=== Begin Enclosure ===
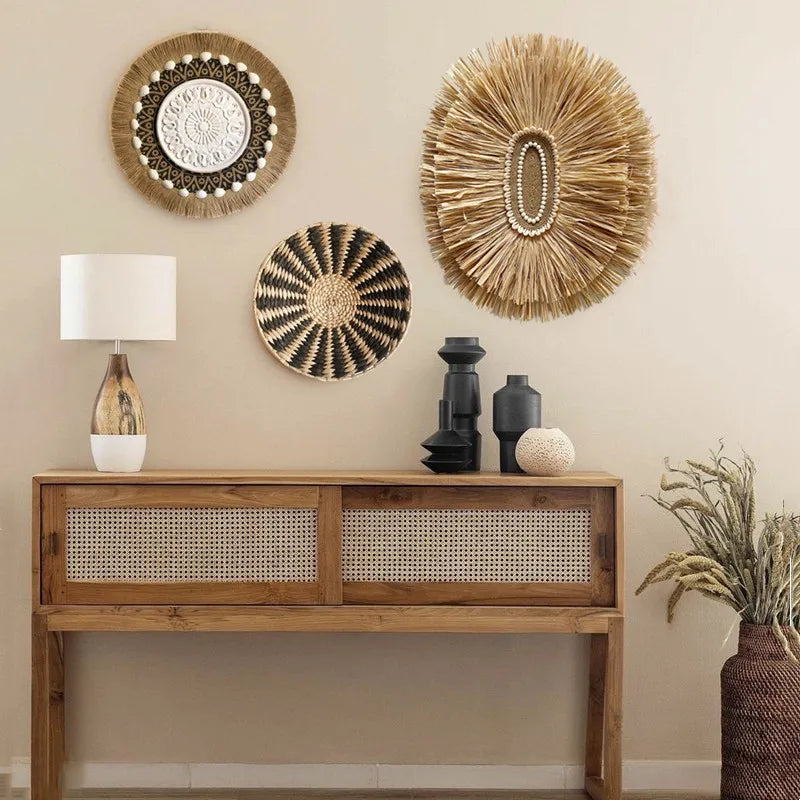 Handwoven Rattan Wall Ornament — Natural Art for Your Home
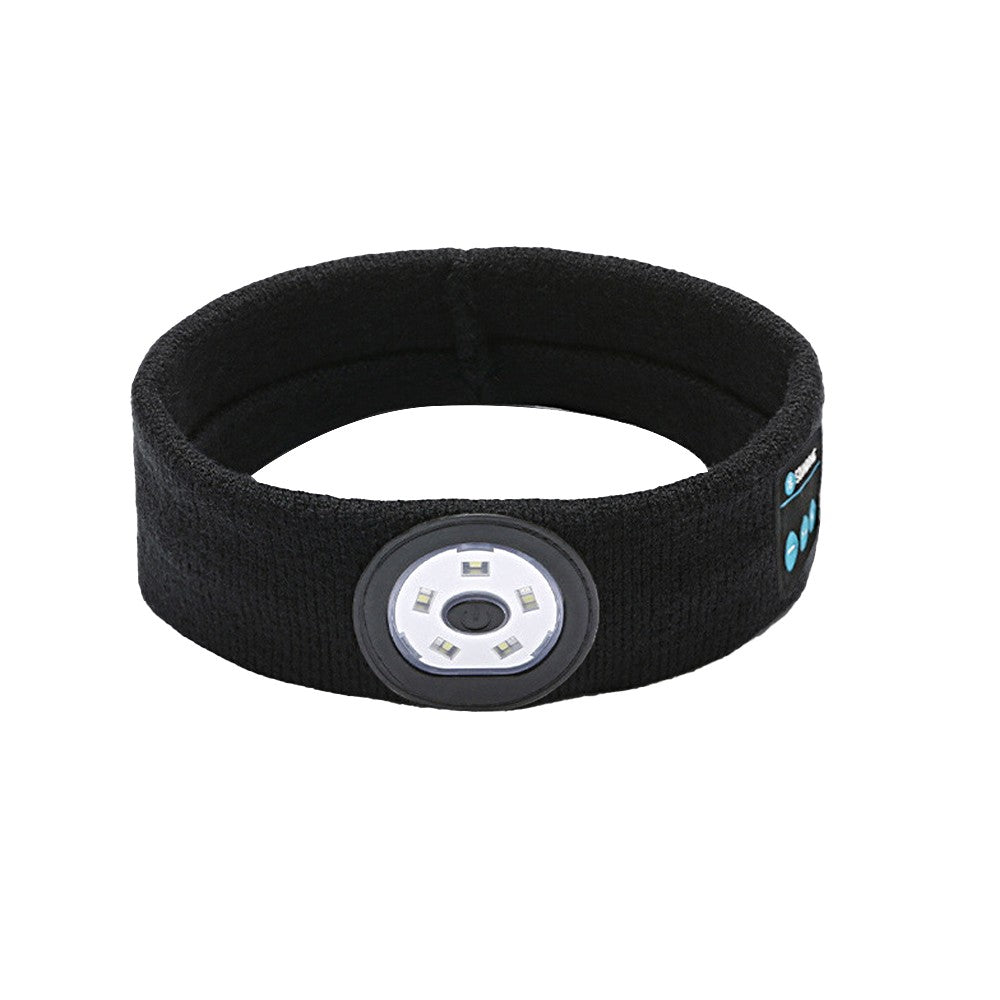 1Pc Bluetooth Headband Headphone Wireless Music Sports Headband with Headlamp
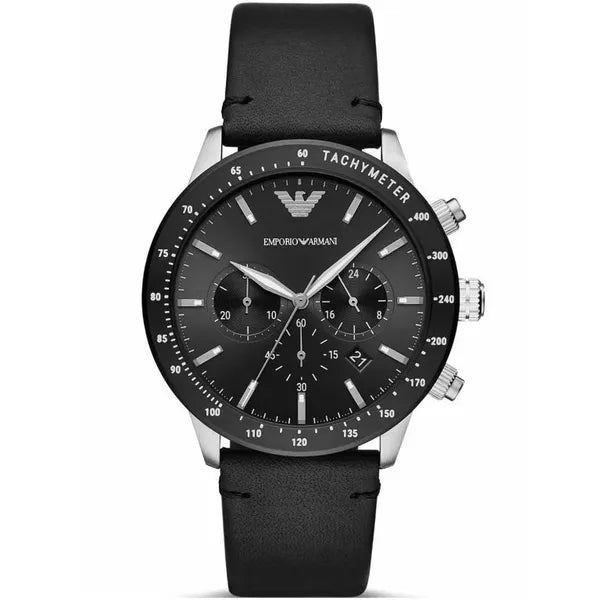 Emporio Armani AR11243 Mario férfi kronográf kvarcóra, 43 mm, fekete bőr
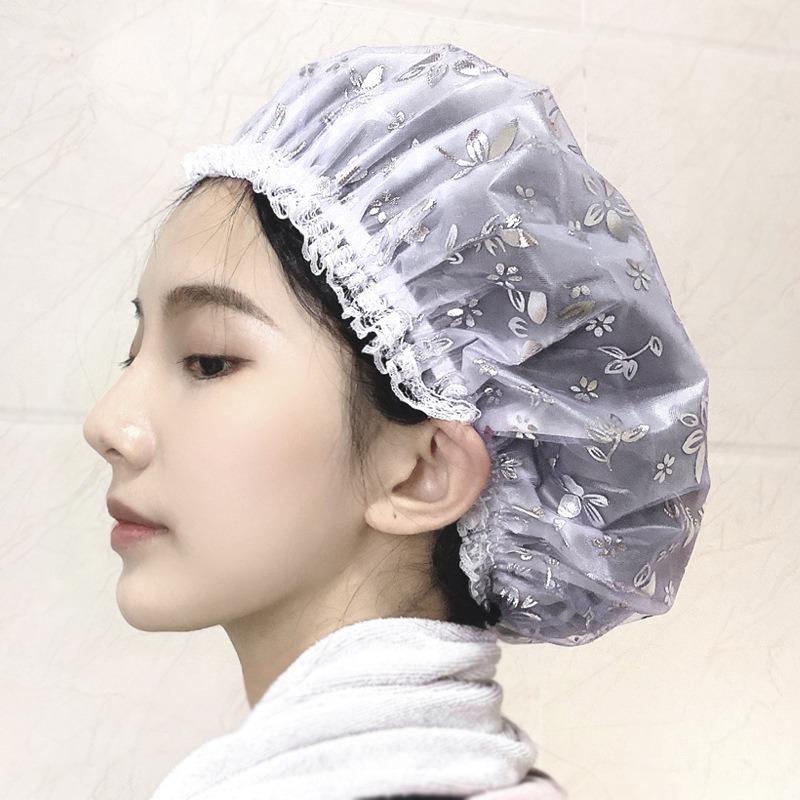 Waterproof Shower Cap For Women Thicken Elastic Bath Hat Oil Proof Kitchen Hair Salon Sanitary Hat Cute Bathroom Accessories Shower Supplies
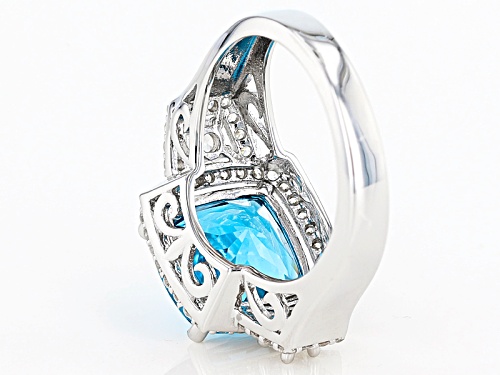 5.27ct Square Cushion Swiss Blue Topaz & .92ctw Round White Zircon Sterling Silver Ring - Size 11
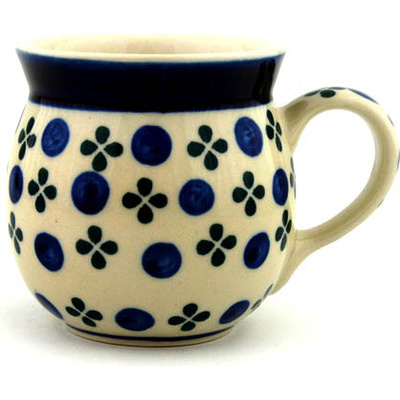 Polish Pottery Bubble Mug 8 oz Blueberry Blossoms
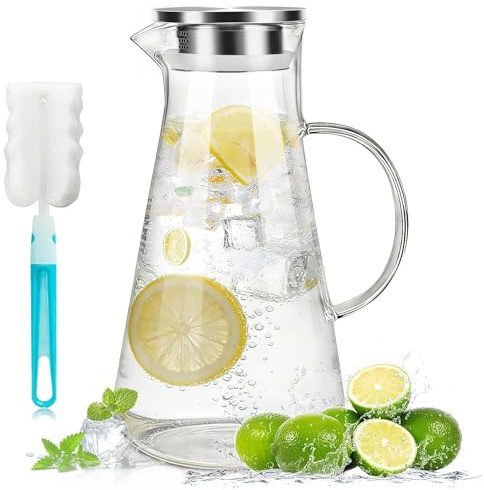 Pichet En Verre, Carafe Eau De 2.2 Litre Avec Couvercle, Transparent Pichet à Thé Glacé l'eau Chaude Et Froide, Bouteille d'eau En Verre Résistante à La Chaleur Pour Jus Et Lait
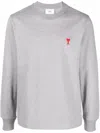 Ami Alexandre Mattiussi Round Collar And Long-sleeved T-shirt In Grey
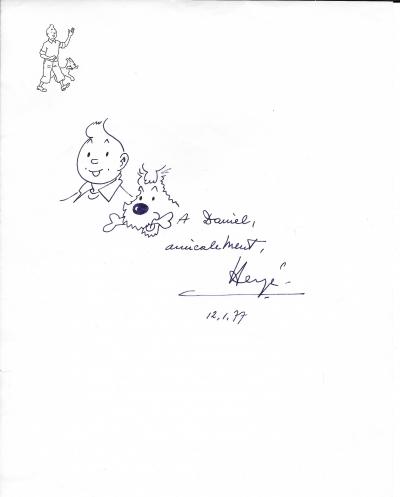 HERGE - Dessin original signé sur papier en-tête des studios Hergé 2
=== End Enclosure ===
EXERCISE DESCRIPTION:
Starting at the first of the rows above and ending at the row that contains "Polish Pottery Bubble", both included, give the text of each row as a numbered list, leaving out blank lines and the pictures.

OUTPUT FOR THIS EXERCISE:
1.  Handwoven Rattan Wall Ornament — Natural Art for Your Home
2.  1Pc Bluetooth Headband Headphone Wireless Music Sports Headband with Headlamp
3.  Emporio Armani AR11243 Mario férfi kronográf kvarcóra, 43 mm, fekete bőr
4.  Waterproof Shower Cap For Women Thicken Elastic Bath Hat Oil Proof Kitchen Hair Salon Sanitary Hat Cute Bathroom Accessories Shower Supplies
5.  5.27ct Square Cushion Swiss Blue Topaz & .92ctw Round White Zircon Sterling Silver Ring - Size 11
6.  Polish Pottery Bubble Mug 8 oz Blueberry Blossoms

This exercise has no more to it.